What to work on: Reproduce without change the lines of the records below, from the line containing "this 1270×952 image." through the line containing "rusted metal surface [485, 242, 660, 391]", including both of those lines.

** begin Records supplied **

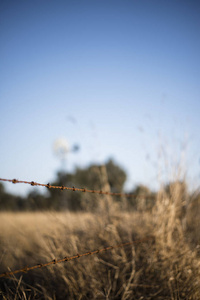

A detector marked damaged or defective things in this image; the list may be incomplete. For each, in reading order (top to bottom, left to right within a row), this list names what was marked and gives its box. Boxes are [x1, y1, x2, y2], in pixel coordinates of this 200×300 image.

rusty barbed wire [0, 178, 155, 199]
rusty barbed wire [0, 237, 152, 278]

** end Records supplied **
** begin Records supplied **

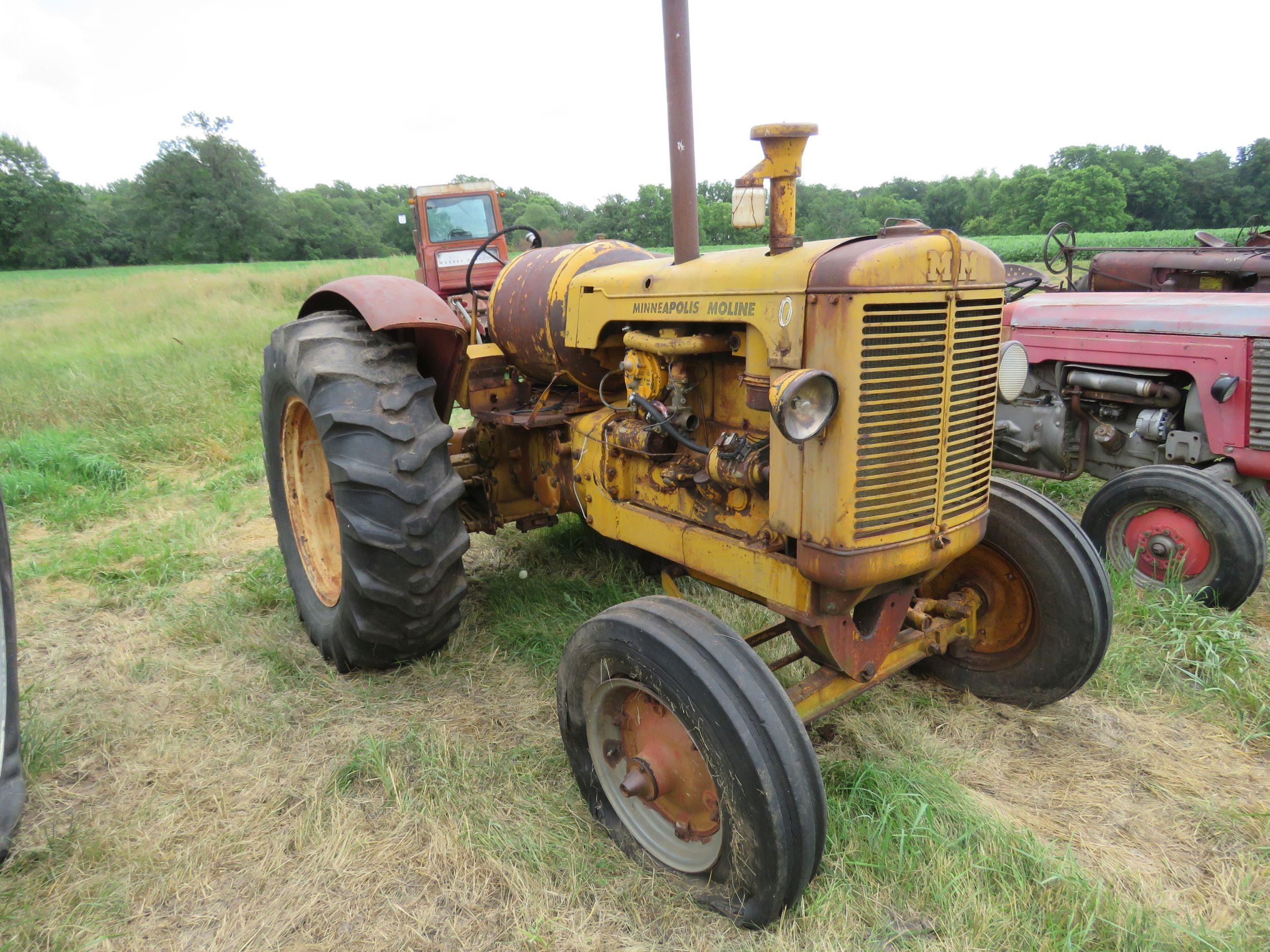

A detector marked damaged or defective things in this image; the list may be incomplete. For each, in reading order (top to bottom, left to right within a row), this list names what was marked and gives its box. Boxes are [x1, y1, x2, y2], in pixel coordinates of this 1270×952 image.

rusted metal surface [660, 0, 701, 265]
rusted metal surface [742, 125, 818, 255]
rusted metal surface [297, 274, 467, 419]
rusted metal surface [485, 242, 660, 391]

** end Records supplied **
** begin Records supplied **

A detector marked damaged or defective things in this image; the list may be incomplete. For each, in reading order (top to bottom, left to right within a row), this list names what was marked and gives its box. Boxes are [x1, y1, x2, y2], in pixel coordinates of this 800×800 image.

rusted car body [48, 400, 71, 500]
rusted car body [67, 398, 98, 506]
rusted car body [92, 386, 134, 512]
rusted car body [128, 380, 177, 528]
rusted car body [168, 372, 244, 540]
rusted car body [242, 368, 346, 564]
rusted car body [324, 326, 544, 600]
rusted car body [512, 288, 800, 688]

** end Records supplied **

Answer for this exercise:
A detector marked damaged or defective things in this image; the list may be incomplete. For each, in reading order (top to bottom, left to right within a row), this list names what was marked and gives its box. Boxes are [x1, y1, x2, y2], in pixel coordinates of this 1270×952 image.

rusted metal surface [660, 0, 701, 265]
rusted metal surface [742, 125, 818, 255]
rusted metal surface [297, 274, 467, 419]
rusted metal surface [485, 242, 660, 391]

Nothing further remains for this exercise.